SERWADDA: …gayism as a behavior, not as a culture, not as a faith, and definitely not as a way of life.
DE SAM LAZARO: Pastor Joseph Serwadda, who heads an association of Pentecostal and evangelical churches, says Western countries are imposing their values and agenda on sub-Saharan Africa. As proof he noted that the head of mission at the US embassy here attended the funeral of gay activist David Kato.
SERWADDA: Many people, thousands of them, die of HIV/AIDS, of other illnesses and ailments. Many people die in road accidents, and we’ve never seen an ambassador show up at a graveside.
DE SAM LAZARO: Could it be that his picture was on the front page of a magazine that said, “Hang Them”?
SERWADDA: Could also be because America has an agenda for homosexuals in Uganda.
DE SAM LAZARO: Like police and prosecutors in the Kato murder case, he says robbery or a soured business deal could well have been the motivation, not homophobia. Pastor Serwadda isn’t sure he’s ever met a gay person in Uganda and that, he says, is proof that homosexuality was never an issue here until gays in the West began stoking it—encouraging Ugandans to push for special rights and protections he says they don’t need.
SERWADDA: Nobody has gone to jail; nobody has been harassed; nobody has been ostracized because of their sexual orientation.
DE SAM LAZARO: Wow. That’s contrary to what we hear.
SERWADDA: You’ve just come in the country a couple of weeks ago. We live here. I’ve lived here for more than 50 years, so I know.
DE SAM LAZARO: But you’ve never met a gay person.
SERWADDA: Only one, and I wasn’t sure he was.

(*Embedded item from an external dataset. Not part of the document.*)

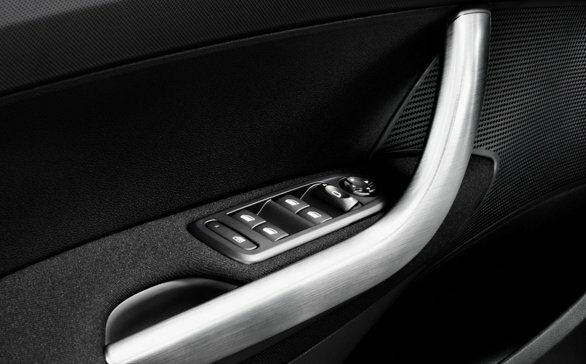 Peugeot 408 — справочные фотографии комплектации, Дверь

DE SAM LAZARO: But you know that they’re not harassed.
SERWADDA: They’re not.
DE SAM LAZARO: He says the Obama administration is pushing gay rights now to court the gay vote in the US election. We tried to talk to US officials for this report, but our request to interview the ambassador or any other spokesperson for the US embassy in Uganda was turned down. It’s an indication of how delicate the issue of gay rights is in this country. Meanwhile, the anti-homosexuality legislation—with the death penalty clause removed—is working its way through a weeks-long hearing process. It will be closely watched around the world. In Washington, that will include the Robert F. Kennedy Center for Justice and Human Rights. Last year, it awarded its annual prize to Frank Mugisha.
US Senator John Kerry at RFK Center event: “Robert Kennedy would have been amazed by your work, Frank.”
DE SAM LAZARO: It’s the first time the award has ever been given to a gay rights campaigner. Mugisha says the prize and the notoriety are a mixed blessing. It bestows international legitimacy and may allow him access to policymakers. Still, with emotions running high, Mugisha says he lives in almost constant fear for his physical safety.
MUGISHA: I’m not scared of the government. I keep saying that. Because if the government really wanted to harm me they would do that. But I’m scared of the ordinary people. Just recently when someone wrote in the newspaper about me, and if you went and read, there were Facebook comments on that, and if you read the comments there were people who were saying they could kill me if they saw me.
DE SAM LAZARO: On Facebook?
MUGISHA: Yeah, on Facebook, comments on the monitor, and there were who people were saying all kinds of horrible things, so you just imagine. And I interact with people, you know, and people tell you horrible things right to your face.
DE SAM LAZARO: Mugisha says he is bracing himself for the renewed public debate as hearings are scheduled for the anti-homosexuality legislation.
For Religion & Ethics Newsweekly, this is Fred de Sam Lazaro in Kampala, Uganda.